Like other artists in the troupe, Hiep dreams to have an indoor theatre for water puppetry in the village.
“Having a stable stage would help us a lot because we won’t have to set up the stage and dismantle everything at the end of the performance. It would save much time and effort.”
“On the other hand, if we have an indoor stage, we can take advantage of light and sound to make the show even more attractive and impressive.”
Hiep said ruefully that when a performance is held during the day, the audience can spot mistakes as well as tricks used by the puppeteers.
“Like magic shows, when audiences don’t know the trick, it gets more fascinating.”
Hiep and other artists in Dong Ngu Village won’t have to wait long to realise their dreams. The provincial People’s Committee has approved a VND17 billion (US$750,000) plan to preserve and promote water puppetry, said Nguyen Nho Thuan, vice chairman of the Culture and Information Bureau of Thuan Thanh District.
“We will support Dong Ngu Water Puppetry Guild and Luy Lau Water Puppetry Company at the same time and create all good conditions for the artists to perform.”
“We will also continue to work on documents related to Dong Ngu water puppetry to propose that the Ministry of Culture, Sports and Tourism recognises this art form as a National Intangible Heritage.”
Hooked: Puppets are given a layer of paint to protect them from termites before they are lacquered.
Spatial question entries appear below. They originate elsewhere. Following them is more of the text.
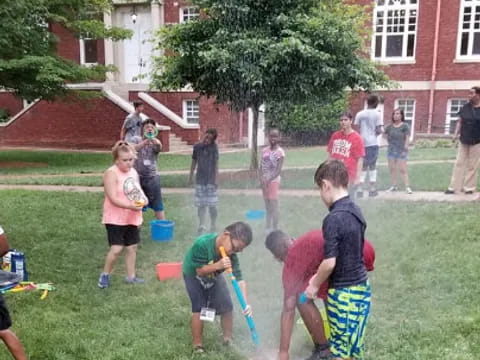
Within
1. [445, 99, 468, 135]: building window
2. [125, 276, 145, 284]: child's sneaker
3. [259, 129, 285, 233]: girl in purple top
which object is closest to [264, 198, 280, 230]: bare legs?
[259, 129, 285, 233]: girl in purple top

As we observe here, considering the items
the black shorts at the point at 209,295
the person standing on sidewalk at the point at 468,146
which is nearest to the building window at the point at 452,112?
the person standing on sidewalk at the point at 468,146

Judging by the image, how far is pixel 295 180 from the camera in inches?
414

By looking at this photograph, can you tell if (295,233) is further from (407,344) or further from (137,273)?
(407,344)

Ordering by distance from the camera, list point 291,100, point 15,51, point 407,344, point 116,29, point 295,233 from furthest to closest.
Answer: point 116,29, point 15,51, point 291,100, point 295,233, point 407,344

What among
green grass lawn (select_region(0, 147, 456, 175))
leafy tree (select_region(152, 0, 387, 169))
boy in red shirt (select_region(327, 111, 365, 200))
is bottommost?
green grass lawn (select_region(0, 147, 456, 175))

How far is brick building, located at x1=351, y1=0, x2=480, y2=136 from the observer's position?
19.0 metres

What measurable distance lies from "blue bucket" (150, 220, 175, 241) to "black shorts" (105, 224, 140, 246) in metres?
1.50

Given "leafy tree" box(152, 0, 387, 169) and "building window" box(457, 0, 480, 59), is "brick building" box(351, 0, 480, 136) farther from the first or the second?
"leafy tree" box(152, 0, 387, 169)

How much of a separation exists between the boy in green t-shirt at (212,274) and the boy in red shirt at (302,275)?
0.27 meters

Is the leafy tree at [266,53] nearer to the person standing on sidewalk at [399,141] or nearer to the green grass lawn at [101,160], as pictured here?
the person standing on sidewalk at [399,141]

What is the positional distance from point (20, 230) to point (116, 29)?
9.14 metres

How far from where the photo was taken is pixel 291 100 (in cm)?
1052

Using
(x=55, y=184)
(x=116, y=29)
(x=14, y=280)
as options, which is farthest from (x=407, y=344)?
(x=116, y=29)

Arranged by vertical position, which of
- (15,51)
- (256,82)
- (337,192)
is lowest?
(337,192)
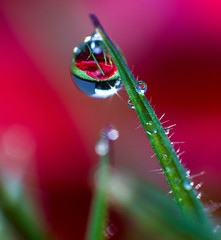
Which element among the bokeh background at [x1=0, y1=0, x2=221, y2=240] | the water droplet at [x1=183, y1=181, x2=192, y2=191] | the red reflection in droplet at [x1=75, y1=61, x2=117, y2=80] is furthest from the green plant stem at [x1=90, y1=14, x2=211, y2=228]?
the bokeh background at [x1=0, y1=0, x2=221, y2=240]

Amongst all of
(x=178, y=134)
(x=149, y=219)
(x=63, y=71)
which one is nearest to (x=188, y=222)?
(x=149, y=219)

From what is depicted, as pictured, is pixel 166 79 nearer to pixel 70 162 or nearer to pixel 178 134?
pixel 178 134

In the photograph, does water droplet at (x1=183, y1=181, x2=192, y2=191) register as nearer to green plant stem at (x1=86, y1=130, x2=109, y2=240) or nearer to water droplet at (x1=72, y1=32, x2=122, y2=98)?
green plant stem at (x1=86, y1=130, x2=109, y2=240)

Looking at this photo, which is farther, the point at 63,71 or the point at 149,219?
the point at 63,71

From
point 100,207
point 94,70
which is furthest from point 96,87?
point 100,207

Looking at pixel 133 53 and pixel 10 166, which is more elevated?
pixel 133 53
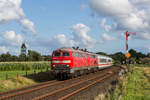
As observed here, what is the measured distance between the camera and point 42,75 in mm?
25875

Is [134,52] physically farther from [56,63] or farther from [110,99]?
[110,99]

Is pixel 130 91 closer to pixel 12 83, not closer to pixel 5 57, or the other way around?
pixel 12 83

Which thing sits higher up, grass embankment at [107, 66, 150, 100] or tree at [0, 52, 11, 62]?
tree at [0, 52, 11, 62]

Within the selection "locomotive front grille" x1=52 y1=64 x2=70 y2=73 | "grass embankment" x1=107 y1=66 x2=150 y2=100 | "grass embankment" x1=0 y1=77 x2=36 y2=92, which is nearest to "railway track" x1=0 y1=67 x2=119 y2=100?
"grass embankment" x1=0 y1=77 x2=36 y2=92

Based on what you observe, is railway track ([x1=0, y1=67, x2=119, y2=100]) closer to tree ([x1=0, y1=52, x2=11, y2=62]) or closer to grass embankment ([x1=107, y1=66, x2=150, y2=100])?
grass embankment ([x1=107, y1=66, x2=150, y2=100])

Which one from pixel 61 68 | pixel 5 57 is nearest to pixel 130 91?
pixel 61 68

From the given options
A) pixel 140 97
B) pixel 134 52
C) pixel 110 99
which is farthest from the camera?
pixel 134 52

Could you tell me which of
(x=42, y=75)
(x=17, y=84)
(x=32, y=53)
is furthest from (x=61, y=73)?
(x=32, y=53)

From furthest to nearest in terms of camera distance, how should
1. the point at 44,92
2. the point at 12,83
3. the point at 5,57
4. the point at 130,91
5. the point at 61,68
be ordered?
the point at 5,57
the point at 61,68
the point at 12,83
the point at 130,91
the point at 44,92

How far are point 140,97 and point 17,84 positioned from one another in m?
10.9

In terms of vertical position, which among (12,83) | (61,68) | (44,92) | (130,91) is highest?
(61,68)

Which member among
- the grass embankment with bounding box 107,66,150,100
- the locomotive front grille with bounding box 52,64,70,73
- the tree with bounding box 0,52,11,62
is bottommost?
the grass embankment with bounding box 107,66,150,100

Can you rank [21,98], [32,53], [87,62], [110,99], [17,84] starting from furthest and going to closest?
[32,53] → [87,62] → [17,84] → [21,98] → [110,99]

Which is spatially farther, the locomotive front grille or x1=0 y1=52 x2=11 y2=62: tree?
x1=0 y1=52 x2=11 y2=62: tree
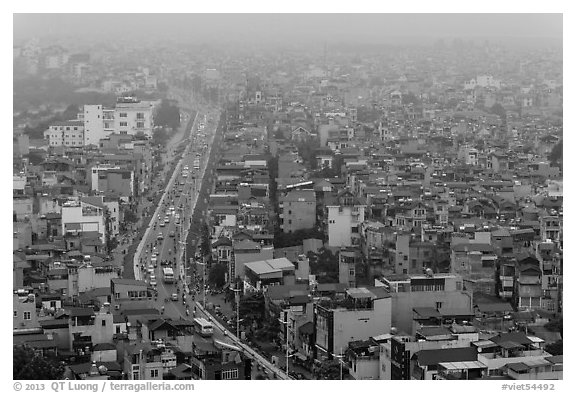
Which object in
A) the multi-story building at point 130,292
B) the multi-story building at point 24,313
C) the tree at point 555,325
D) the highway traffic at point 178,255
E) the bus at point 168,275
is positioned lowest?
the highway traffic at point 178,255

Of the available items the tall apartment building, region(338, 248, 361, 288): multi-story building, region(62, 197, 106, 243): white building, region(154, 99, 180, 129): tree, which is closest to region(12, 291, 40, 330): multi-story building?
region(338, 248, 361, 288): multi-story building

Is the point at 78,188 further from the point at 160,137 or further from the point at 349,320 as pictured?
the point at 160,137

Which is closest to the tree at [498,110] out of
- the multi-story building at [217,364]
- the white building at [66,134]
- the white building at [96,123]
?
the white building at [96,123]

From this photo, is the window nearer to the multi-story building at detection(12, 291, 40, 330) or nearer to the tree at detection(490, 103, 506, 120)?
the multi-story building at detection(12, 291, 40, 330)

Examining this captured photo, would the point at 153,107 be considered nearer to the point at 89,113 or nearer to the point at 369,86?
the point at 89,113

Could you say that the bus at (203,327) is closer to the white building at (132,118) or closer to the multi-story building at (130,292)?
the multi-story building at (130,292)

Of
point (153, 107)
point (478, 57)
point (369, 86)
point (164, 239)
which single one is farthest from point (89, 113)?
point (478, 57)
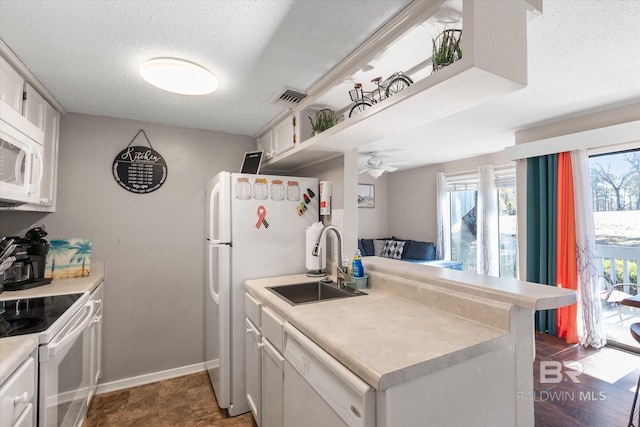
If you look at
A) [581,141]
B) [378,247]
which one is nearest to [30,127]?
[581,141]

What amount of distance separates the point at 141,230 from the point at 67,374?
136cm

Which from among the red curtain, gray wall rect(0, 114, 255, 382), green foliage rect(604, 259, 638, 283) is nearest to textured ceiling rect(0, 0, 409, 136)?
gray wall rect(0, 114, 255, 382)

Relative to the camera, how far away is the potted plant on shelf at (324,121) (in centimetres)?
197

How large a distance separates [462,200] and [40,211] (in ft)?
18.7

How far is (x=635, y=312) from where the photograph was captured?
3154 mm

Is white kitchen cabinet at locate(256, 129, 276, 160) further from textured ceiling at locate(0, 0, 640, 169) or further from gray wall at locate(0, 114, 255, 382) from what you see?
gray wall at locate(0, 114, 255, 382)

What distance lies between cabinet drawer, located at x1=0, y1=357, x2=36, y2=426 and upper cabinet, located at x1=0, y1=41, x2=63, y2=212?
91cm

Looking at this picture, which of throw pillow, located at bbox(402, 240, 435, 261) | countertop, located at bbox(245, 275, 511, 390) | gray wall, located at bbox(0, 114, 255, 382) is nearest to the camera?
countertop, located at bbox(245, 275, 511, 390)

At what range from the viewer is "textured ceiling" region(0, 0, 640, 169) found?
4.25 ft

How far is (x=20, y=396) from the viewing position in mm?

Thuan said the local authorities understand the difficulties and efforts of the artisans. A project to building the Centre for Preserving and Promoting Dong Ngu Water Puppetry will start next year and will be finished by 2020, he said.
The artisans will have a place to worship and pay tribute to the ancestors of the art, organise training courses, and display information and objects introducing the art.
The local authorities will also join hands with other partners, especially travel agents, to launch tours to discover the village’s beauty spots, cultural vestiges and traditional heritage of Thuan Thanh District.
The tours will connect Dong Ngu Village with neighbouring destinations like the Dong Ho folk painting village, Dau Pagoda and Keo Pagoda.